- Research article
- Open Access
- Open Peer Review
Prognostic and clinical impact of PIK3CA mutation in gastric cancer: pyrosequencing technology and literature review
- Kazuto Harada1,
- Yoshifumi Baba1,
- Hironobu Shigaki1,
- Takatsugu Ishimoto1,
- Keisuke Miyake1,
- Keisuke Kosumi1,
- Ryuma Tokunaga1,
- Daisuke Izumi1,
- Mayuko Ohuchi1,
- Kenichi Nakamura1,
- Yuki Kiyozumi1,
- Junji Kurashige1,
- Masaaki Iwatsuki1,
- Yuji Miyamoto1,
- Yasuo Sakamoto1,
- Naoya Yoshida1,
- Masayuki Watanabe2 and
- Hideo Baba1Email author
© The Author(s). 2016
- Received: 19 December 2015
- Accepted: 15 June 2016
- Published: 7 July 2016
Phosphatidylinositol-4,5-bisphosphate 3-kinase, catalytic subunit alpha (PIK3CA) mutations that activate the PI3K/AKT signaling pathway have been observed in several types of carcinoma and have been associated with patient prognosis. However, the significance of PIK3CA mutations in gastric cancer remains unclear. This retrospective study investigated the relationship between PIK3CA mutations and clinical outcomes in patients with gastric cancer. Additionally, we reviewed the rate of PIK3CA mutations in gastric cancer and the association between PIK3CA mutations and prognosis in human cancers.

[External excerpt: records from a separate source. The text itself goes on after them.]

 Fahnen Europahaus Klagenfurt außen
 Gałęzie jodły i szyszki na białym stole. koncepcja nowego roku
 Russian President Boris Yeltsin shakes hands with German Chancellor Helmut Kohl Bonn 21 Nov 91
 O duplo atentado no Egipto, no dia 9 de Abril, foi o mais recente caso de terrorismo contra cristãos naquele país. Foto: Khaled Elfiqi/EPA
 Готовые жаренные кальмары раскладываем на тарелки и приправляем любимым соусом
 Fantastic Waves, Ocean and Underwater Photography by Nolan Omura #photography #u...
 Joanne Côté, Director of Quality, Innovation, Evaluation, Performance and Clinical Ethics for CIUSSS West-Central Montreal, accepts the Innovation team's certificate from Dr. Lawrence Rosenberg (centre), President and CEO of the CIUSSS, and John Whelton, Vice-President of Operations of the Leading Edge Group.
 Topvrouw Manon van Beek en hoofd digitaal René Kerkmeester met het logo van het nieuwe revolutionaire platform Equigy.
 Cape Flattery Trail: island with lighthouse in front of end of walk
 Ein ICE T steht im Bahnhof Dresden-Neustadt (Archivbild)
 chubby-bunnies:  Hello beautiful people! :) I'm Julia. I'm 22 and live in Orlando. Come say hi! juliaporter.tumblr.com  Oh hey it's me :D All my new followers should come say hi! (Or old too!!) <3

The study included 208 patients with gastric cancer who underwent surgical resection at Kumamoto University Hospital, Japan, between January 2001 and August 2010. Mutations in PIK3CA exons 9 and 20 were quantified by pyrosequencing assays.
PIK3CA mutations were detected in 25 (12 %) of the 208 patients. Ten patients had c.1634A > G (p.E545G), 10 had c.1624G > A (p.E542K), 13 had c.1633G > A (p.E545K), nine had c.3139C > T (p.H1047R), and 1 had c.3140A > G (p.H1047Y) mutations. PIK3CA mutations were not significantly associated with any clinical, epidemiologic, or pathologic characteristic. Kaplan–Meier analysis showed no significant differences in disease-free survival (log rank P = 0.84) and overall survival (log rank P = 0.74) between patients with and without PIK3CA mutations.
Mutations in PIK3CA did not correlate with prognosis in patients with gastric cancer, providing additional evidence for the lack of relationship between the two.
- PIK3CA mutation
- Gastric cancer
Gastric cancer is the third leading cause of cancer deaths in the world, with 723,000 patients dying of gastric cancer in 2012 . Elucidating the biological pathways leading to the development of gastric carcinoma is crucial because accumulation of genetic alterations has been shown to result in tumor development . Genetic alterations involving proteins along several signaling pathways, such as the constitutive activation of receptor tyrosine kinases and G-protein-coupled receptors, and GTP-binding proteins to adaptor proteins, could lead to activation of the phosphoinositide 3-kinase (PI3K)-AKT pathway [3–6]. As PI3K signaling plays essential roles in cell growth, metabolism, survival, metastasis, and resistance to chemotherapy, the PI3K-AKT pathway has been considered extremely important in the carcinogenic process [7–10].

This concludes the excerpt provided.